Below I will provide an overview over the output of the workflow and briefly discuss a reference output for the provided example data. Please keep in mind that the fastq files used for this analysis were subsampled and therefore strongly reduced in size. Due to this limitation, the results for this dataset might not be biologically meaningful.
After a successful run of the workflow, the root directory of this repository will contain an additional directory named results. In results/salmon you will find the a directory for every sequencing experiment containing the quantification files that were created by Salmon (along with some other data). I will not discuss these files here, as they are not meant for interpretation by the user. In results/fastp you will find HTML and json reports for every sequencing experiments and the preprocessed fastq files. In results/DESEQ2 you will find an MA-plot along with a hitl ist of genes that appear to be differentially expressed (adjusted p < 0.05).
The fastp reports are similar to FastQC reports, however they also provide information on the performed preprocessing. Here, certain details from the fastp HTML report for the sequencing experiment SRR25436327 are discussed. The report indicates that 197,204 reads passed quality control, the remaining 2,796 reads were filtered out due to low quality, a high amount of N (bases that could not get called) or due to short length.

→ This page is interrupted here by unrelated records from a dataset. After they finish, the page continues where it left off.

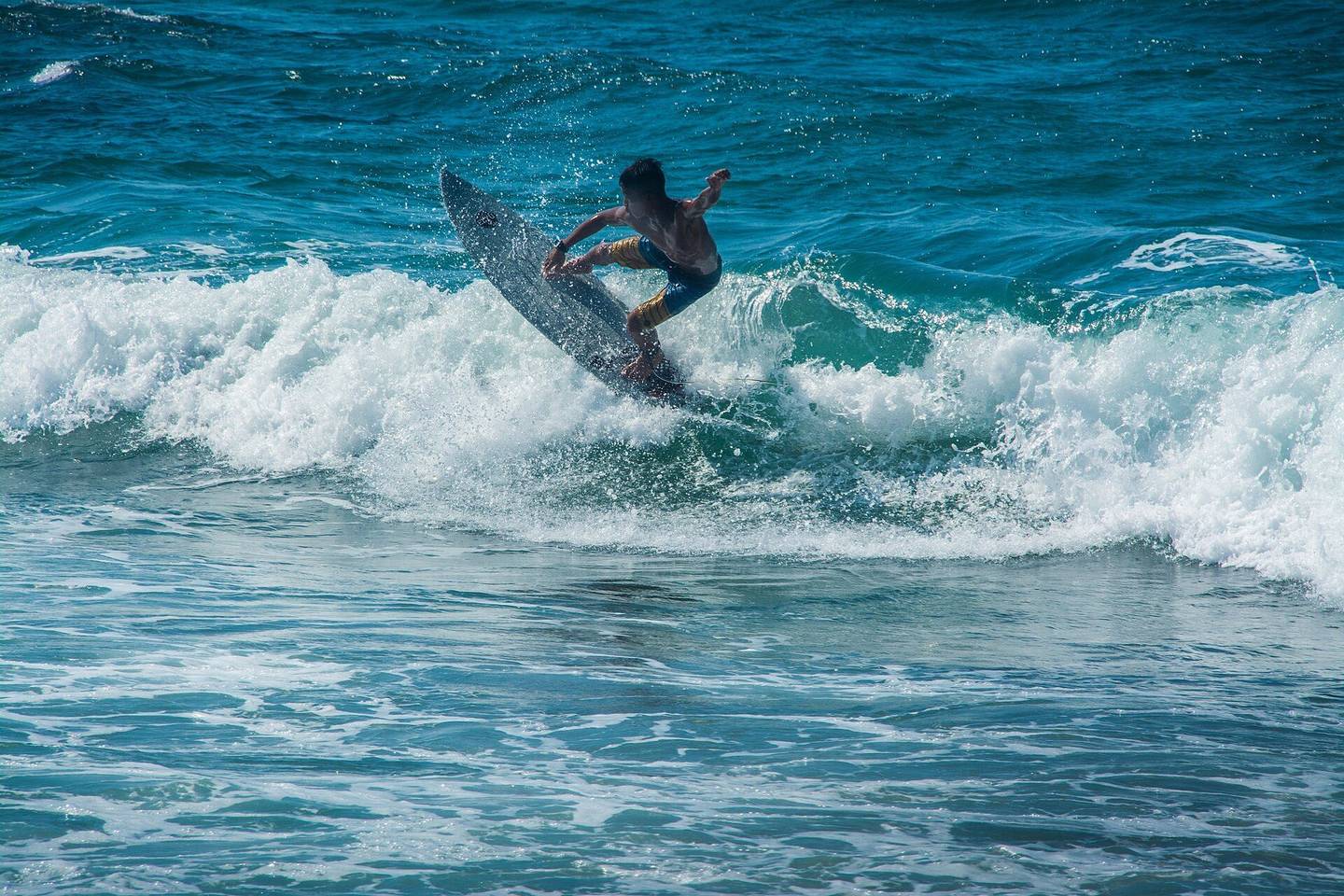 Urbiztondo Beach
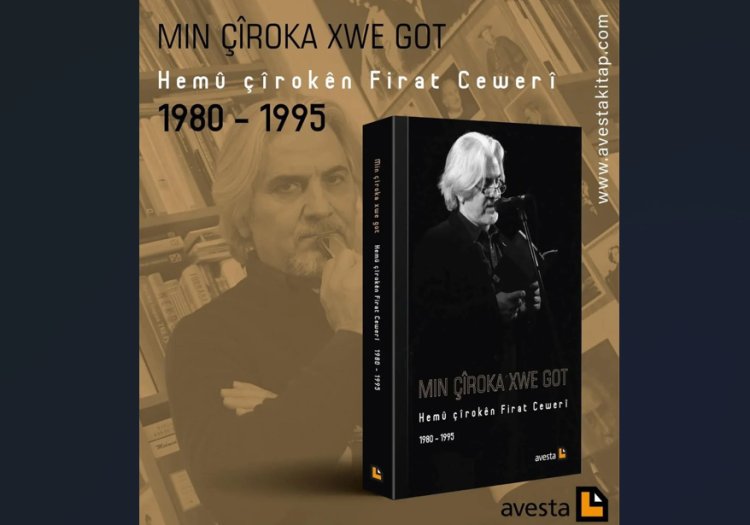 Yekem Çîroka Firat Cewerî `BOYAXKERÊ SOLAN`taybet ji bo Xelat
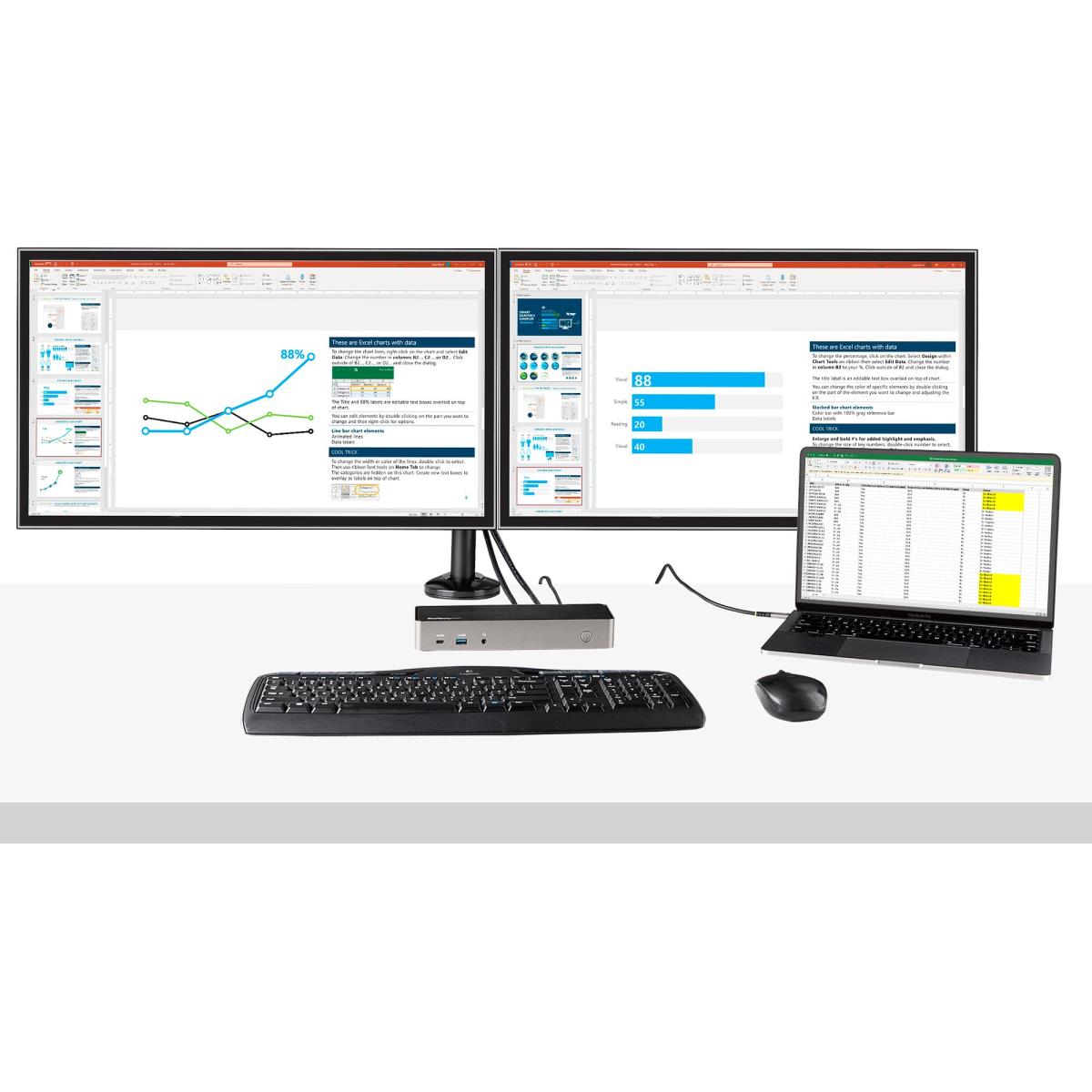 USB-c Cable Locking Top Screw 10gbps - 50cm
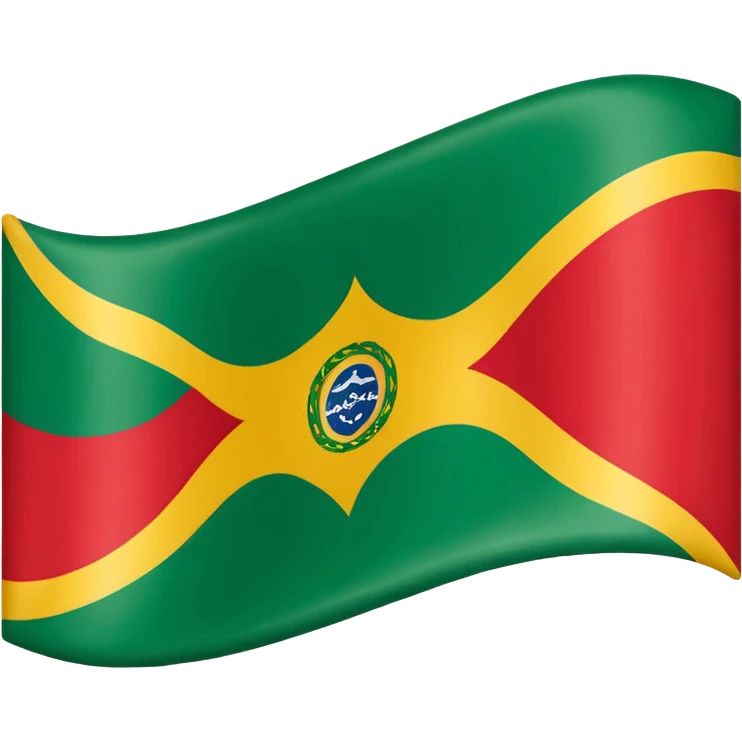 A bandeira do estado do Rio Grande do Sul, Brasil emoji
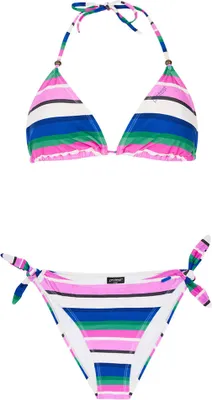Produktbild von Protest Caley Triangle Bikini Mehrfarbig XS Frau Mehrfarbig XS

Above the read quality for SRR25436327_1 are shown before (left) and after (right) preprocessing. The plot indicates for any given position a quality score for the basecalling of the four nucleotides. Scores above 20 are considered good. One can observe that the quality scores slightly improve through processing, likely by excluding low quality reads. Generally speaking, the results show good read quality, even before filtering.
Above the base contents per position of the reads in SRR25436327_1 are shown before (left) and after (right) preprocessing. The fact that certain bases are over- or underrepresented at the 5' end of the reads may indicate the presence of certain adapter sequences or primer residuals. While fastp attempted to detect and remove adapter sequences, the base contents at the 5' end don't change. Only minor improvements can be observed at the 3' ends of the reads, likely due to the filtering of low quality reads.

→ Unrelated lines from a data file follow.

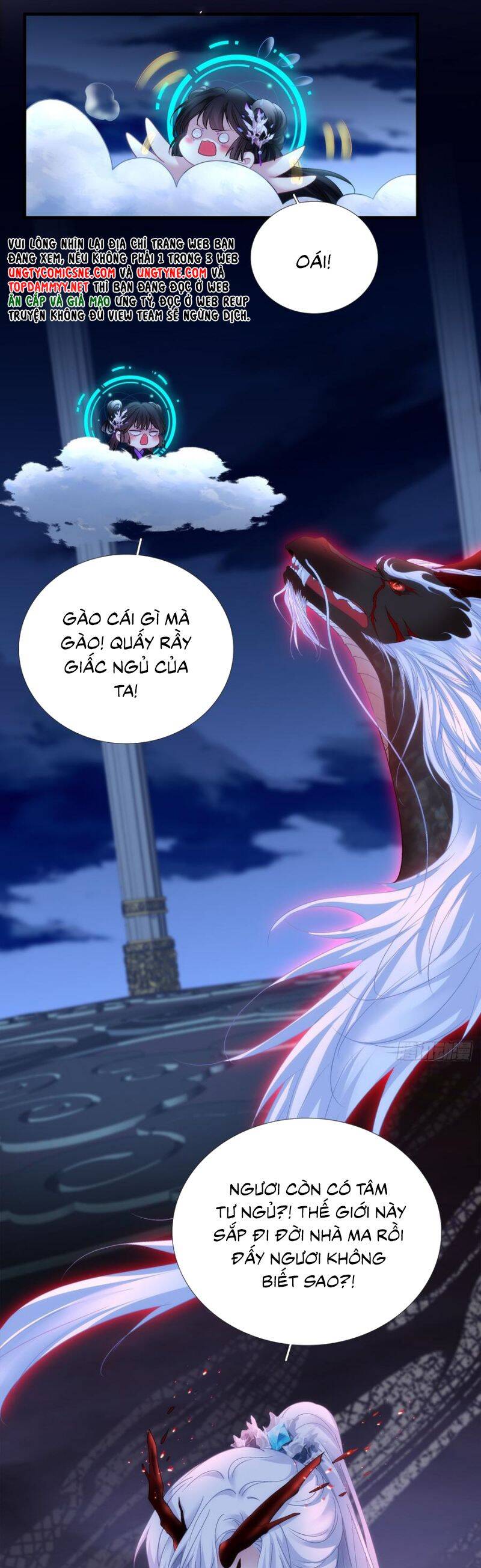 Hắc Hóa Đại Lão Thuần Dưỡng Chỉ Nam - Chapter 170 - Page 4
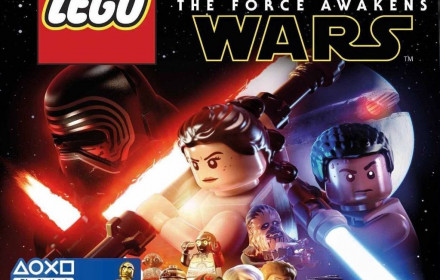 Žaidimas PS4 LEGO STAR WARS: The Force a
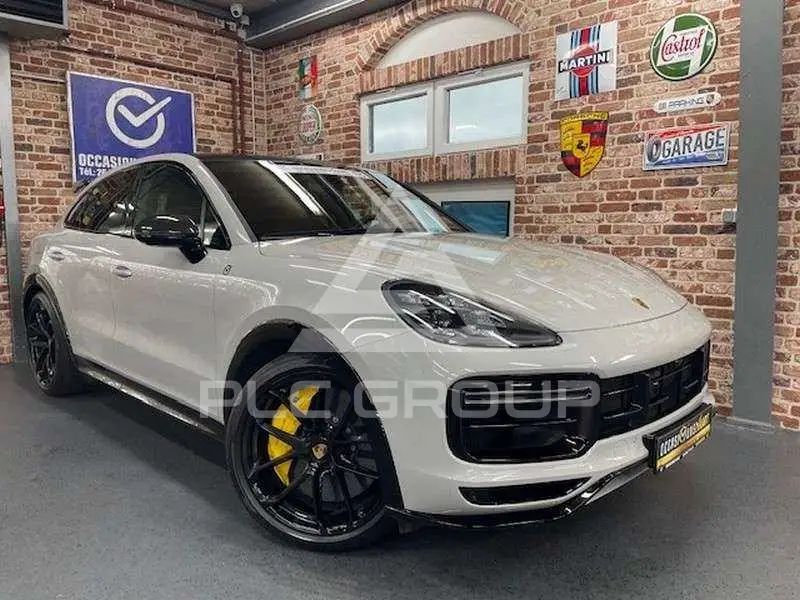 2023 Porsche Cayenne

The outputs of DESeq2 indicate, which genes appear to be differentially expressed. Below, the MA-plot for the provided example data is shown.

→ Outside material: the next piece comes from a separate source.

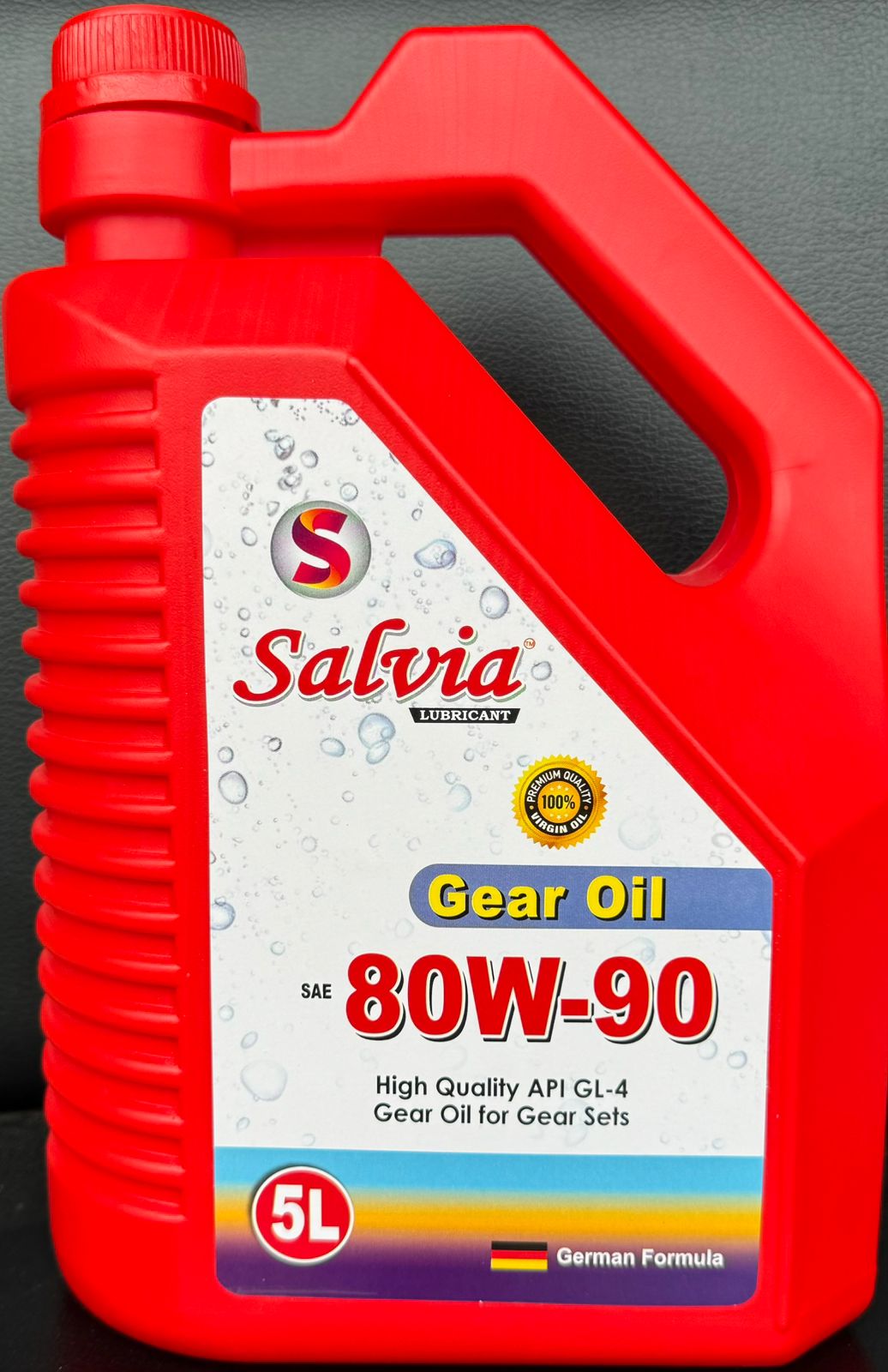Salvia Gear Oil 80W 90 5L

Here, the log2 fold change for each gene is plotted against its mean read count, providing a clear visualization of differential expression. Log2 fold changes that are strongly different from zero indicate differential expression in the two groups. It is visible that the mean read counts are generally very low, and the deviaton of most log2 fold changes from zero is relatively high, which is due to initial subsampling of the fastq files. Because of the resulting low read counts, only 13 genes were shown to be significantly differentially expressed - they are highlighted in red. The identifyers of these genes (as presented in the GTF file) along with their adjusted p-values can be found here. Please note: Due to the usage of random numbers in the Salmon algorithm during quasi-mapping, the adjusted p-values are not perfectly reproducible. However, rerunning the workflow 5 times always identified the same 13 genes with minor differences in their adjusted p-values, indicating, that the workflow provides, despite its non-deterministic nature, reproducible results.